For some time already Hawaiian missionaries had been seated at Butaritari-- Maka and Kanoa, two brave childlike men. Nakaeia would none of their doctrine; he was perhaps jealous of their presence; being human, he had some affection for their persons. In the house, before the eyes of Kanoa, he slew with his own hand three sailors of Oahu, crouching on their backs to knife them, and menacing the missionary if he interfered; yet he not only spared him at the moment, but recalled him afterwards (when he had fled) with some expressions of respect. Nanteitei, the weaker man, fell more completely under the spell. Maka, a light-hearted, lovable, yet in his own trade very rigorous man, gained and improved an influence on the king which soon grew paramount. Nanteitei, with the royal house, was publicly converted; and, with a severity which liberal missionaries disavow, the harem was at once reduced. It was a compendious act. The throne was thus impoverished, its influence shaken, the queen's relatives mortified, and sixteen chief women (some of great possessions) cast in a body on the market. I have been shipmates with a Hawaiian sailor who was successively married to two of these impromptu widows, and successively divorced by both for misconduct. That two great and rich ladies (for both of these were rich) should have married 'a man from another island' marks the dissolution of society. The laws besides were wholly remodelled, not always for the better. I love Maka as a man; as a legislator he has two defects: weak in the punishment of crime, stern to repress innocent pleasures.

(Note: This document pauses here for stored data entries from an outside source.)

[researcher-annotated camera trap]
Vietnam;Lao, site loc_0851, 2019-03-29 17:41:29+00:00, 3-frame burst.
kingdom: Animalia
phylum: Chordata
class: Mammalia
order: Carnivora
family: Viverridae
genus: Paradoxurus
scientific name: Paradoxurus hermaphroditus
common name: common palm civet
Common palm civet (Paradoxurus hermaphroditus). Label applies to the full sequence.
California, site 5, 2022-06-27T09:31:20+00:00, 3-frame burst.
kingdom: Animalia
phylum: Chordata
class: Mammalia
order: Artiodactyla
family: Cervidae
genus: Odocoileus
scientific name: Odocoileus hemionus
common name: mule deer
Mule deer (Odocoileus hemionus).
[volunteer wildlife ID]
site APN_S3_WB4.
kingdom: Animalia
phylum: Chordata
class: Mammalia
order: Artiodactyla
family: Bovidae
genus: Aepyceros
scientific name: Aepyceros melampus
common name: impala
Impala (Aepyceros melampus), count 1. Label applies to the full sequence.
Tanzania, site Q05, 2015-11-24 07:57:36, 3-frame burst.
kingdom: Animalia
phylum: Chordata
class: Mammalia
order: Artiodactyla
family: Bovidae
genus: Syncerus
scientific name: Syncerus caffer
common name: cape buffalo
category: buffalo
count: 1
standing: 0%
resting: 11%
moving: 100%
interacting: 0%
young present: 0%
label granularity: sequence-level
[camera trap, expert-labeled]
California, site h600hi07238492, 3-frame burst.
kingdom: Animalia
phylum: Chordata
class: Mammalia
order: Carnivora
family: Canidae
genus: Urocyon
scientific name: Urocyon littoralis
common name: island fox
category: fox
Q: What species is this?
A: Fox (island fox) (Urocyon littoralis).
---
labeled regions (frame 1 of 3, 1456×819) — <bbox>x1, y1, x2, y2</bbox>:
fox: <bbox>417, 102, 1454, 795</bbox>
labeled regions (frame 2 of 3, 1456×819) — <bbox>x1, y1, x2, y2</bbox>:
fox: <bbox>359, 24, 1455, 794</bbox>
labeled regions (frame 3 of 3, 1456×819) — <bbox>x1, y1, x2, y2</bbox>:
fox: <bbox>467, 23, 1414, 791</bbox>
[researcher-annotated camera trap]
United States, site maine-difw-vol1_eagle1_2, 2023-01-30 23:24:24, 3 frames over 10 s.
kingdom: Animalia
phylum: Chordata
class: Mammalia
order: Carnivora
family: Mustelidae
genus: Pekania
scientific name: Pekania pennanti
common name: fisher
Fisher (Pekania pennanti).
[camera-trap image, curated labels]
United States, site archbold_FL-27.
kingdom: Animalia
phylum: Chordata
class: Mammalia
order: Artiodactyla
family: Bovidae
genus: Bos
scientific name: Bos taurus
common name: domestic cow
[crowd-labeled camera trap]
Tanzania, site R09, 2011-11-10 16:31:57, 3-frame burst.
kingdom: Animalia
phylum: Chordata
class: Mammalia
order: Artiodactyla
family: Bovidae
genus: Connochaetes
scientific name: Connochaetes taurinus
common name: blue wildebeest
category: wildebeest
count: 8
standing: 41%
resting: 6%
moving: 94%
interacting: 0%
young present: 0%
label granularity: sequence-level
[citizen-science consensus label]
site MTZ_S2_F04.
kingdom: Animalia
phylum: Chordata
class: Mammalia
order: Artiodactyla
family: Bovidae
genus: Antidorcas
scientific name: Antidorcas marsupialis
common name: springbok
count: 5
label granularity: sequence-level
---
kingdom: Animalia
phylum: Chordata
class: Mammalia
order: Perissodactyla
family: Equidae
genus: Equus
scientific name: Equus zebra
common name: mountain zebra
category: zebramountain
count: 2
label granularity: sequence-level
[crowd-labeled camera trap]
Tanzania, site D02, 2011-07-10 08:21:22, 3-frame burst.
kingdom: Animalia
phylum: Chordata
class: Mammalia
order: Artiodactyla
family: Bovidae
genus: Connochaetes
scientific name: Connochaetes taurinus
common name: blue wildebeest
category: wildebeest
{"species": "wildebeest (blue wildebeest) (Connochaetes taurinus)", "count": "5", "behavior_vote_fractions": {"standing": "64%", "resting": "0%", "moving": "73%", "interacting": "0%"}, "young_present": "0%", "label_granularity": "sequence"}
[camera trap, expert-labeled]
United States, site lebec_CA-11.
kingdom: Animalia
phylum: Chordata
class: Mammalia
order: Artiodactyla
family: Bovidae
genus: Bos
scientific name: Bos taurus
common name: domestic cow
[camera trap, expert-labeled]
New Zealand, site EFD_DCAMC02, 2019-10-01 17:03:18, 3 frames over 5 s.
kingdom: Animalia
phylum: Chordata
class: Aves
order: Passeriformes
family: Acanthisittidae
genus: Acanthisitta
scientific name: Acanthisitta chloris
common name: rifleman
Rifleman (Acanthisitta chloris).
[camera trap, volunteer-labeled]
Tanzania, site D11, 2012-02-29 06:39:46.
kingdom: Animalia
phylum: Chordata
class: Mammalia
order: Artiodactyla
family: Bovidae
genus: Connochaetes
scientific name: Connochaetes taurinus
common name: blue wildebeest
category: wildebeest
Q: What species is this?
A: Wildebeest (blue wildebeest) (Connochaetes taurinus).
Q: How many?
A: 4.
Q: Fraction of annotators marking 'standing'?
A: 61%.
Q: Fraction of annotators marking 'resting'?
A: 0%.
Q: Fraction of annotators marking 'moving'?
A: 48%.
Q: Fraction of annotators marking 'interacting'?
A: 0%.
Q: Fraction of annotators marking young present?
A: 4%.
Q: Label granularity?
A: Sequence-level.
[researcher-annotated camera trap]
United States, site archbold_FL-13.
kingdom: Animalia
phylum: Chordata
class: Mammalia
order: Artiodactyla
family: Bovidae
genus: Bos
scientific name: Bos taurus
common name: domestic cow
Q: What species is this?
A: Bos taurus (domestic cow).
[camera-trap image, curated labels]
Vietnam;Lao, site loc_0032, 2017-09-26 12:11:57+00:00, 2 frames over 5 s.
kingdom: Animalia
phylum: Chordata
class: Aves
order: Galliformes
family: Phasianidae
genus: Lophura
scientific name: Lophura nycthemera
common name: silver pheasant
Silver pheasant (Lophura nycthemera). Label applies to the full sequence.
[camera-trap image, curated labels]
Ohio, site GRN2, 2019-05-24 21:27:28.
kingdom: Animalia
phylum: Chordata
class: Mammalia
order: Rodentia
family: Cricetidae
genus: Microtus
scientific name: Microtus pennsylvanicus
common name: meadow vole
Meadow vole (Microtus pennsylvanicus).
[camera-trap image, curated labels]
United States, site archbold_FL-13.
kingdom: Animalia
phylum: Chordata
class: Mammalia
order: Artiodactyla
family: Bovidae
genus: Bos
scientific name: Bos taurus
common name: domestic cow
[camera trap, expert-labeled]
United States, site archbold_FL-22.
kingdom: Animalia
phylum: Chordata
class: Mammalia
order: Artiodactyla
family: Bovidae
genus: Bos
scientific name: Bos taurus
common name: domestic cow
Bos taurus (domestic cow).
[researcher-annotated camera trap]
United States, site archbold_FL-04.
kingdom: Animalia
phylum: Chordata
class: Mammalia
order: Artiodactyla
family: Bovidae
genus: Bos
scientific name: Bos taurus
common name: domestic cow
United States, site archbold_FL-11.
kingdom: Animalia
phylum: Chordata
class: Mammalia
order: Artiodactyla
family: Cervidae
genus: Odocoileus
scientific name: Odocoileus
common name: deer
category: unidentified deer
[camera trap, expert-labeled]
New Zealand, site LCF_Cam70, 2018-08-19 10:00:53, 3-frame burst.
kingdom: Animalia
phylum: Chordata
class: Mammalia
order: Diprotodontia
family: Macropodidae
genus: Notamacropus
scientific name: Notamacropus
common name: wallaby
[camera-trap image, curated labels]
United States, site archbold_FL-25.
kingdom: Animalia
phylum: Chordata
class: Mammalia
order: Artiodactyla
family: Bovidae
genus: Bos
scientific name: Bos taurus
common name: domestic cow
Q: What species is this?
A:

War and revolution are the common successors of reform; yet Nanteitei died (of an overdose of chloroform), in quiet possession of the throne, and it was in the reign of the third brother, Nabakatokia, a man brave in body and feeble of character, that the storm burst. The rule of the high chiefs and notables seems to have always underlain and perhaps alternated with monarchy. The Old Men (as they were called) have a right to sit with the king in the Speak House and debate: and the king's chief superiority is a form of closure--'The Speaking is over.' After the long monocracy of Nakaeia and the changes of Nanteitei, the Old Men were doubtless grown impatient of obscurity, and they were beyond question jealous of the influence of Maka. Calumny, or rather caricature, was called in use; a spoken cartoon ran round society; Maka was reported to have said in church that the king was the first man in the island and himself the second; and, stung by the supposed affront, the chiefs broke into rebellion and armed gatherings. In the space of one forenoon the throne of Nakaeia was humbled in the dust. The king sat in the maniap' before the palace gate expecting his recruits; Maka by his side, both anxious men; and meanwhile, in the door of a house at the north entry of the town, a chief had taken post and diverted the succours as they came. They came singly or in groups, each with his gun or pistol slung about his neck. 'Where are you going?' asked the chief. 'The king called us,' they would reply. 'Here is your place. Sit down,' returned the chief. With incredible disloyalty, all obeyed; and sufficient force being thus got together from both sides, Nabakatokia was summoned and surrendered. About this period, in almost every part of the group, the kings were murdered; and on Tapituea, the skeleton of the last hangs to this day in the chief Speak House of the isle, a menace to ambition. Nabakatokia was more fortunate; his life and the royal style were spared to him, but he was stripped of power. The Old Men enjoyed a festival of public speaking; the laws were continually changed, never enforced; the commons had an opportunity to regret the merits of Nakaeia; and the king, denied the resource of rich marriages and the service of a troop of wives, fell not only in disconsideration but in debt.
He died some months before my arrival on the islands, and no one regretted him; rather all looked hopefully to his successor.